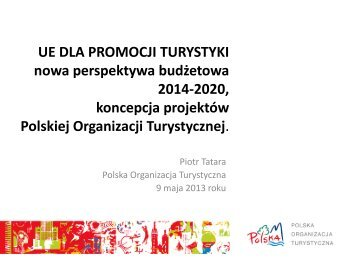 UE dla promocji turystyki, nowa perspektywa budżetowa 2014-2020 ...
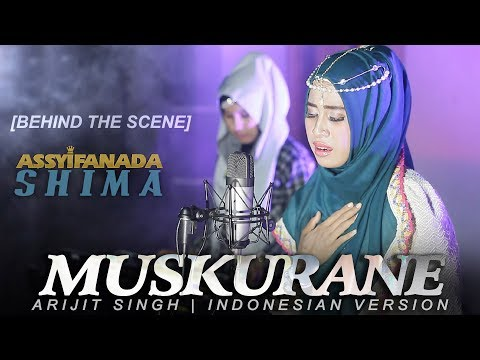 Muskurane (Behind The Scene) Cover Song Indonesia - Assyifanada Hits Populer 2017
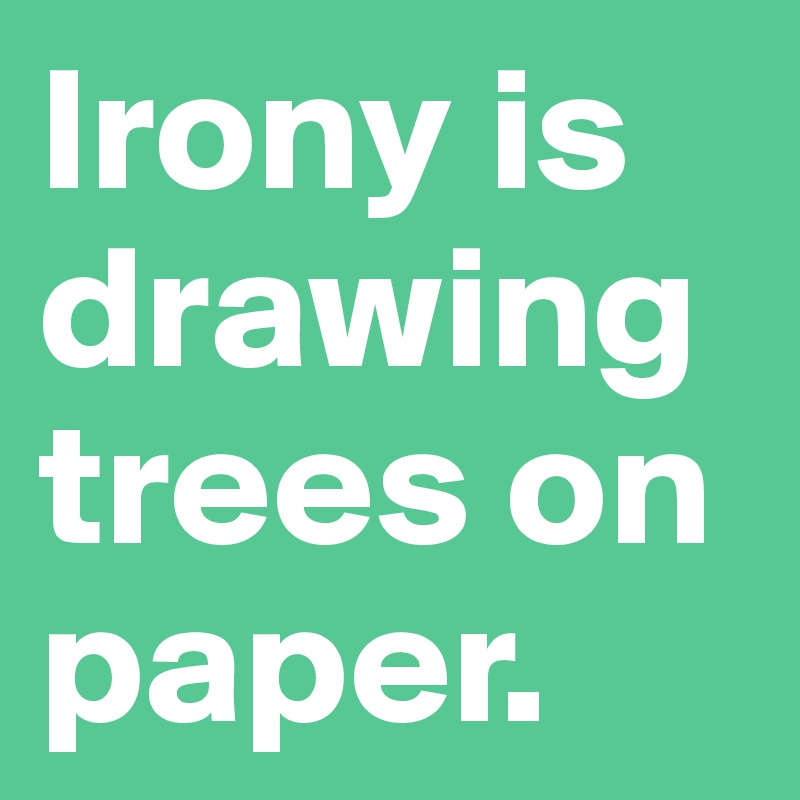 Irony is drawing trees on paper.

+===+

**What you have to do:**
The data above should be set down again exactly, with the pictures omitted.

**Result of the exercise:**
 UE dla promocji turystyki, nowa perspektywa budżetowa 2014-2020 ...
 Muskurane (Behind The Scene) Cover Song Indonesia - Assyifanada Hits Populer 2017
 Irony is drawing trees on paper.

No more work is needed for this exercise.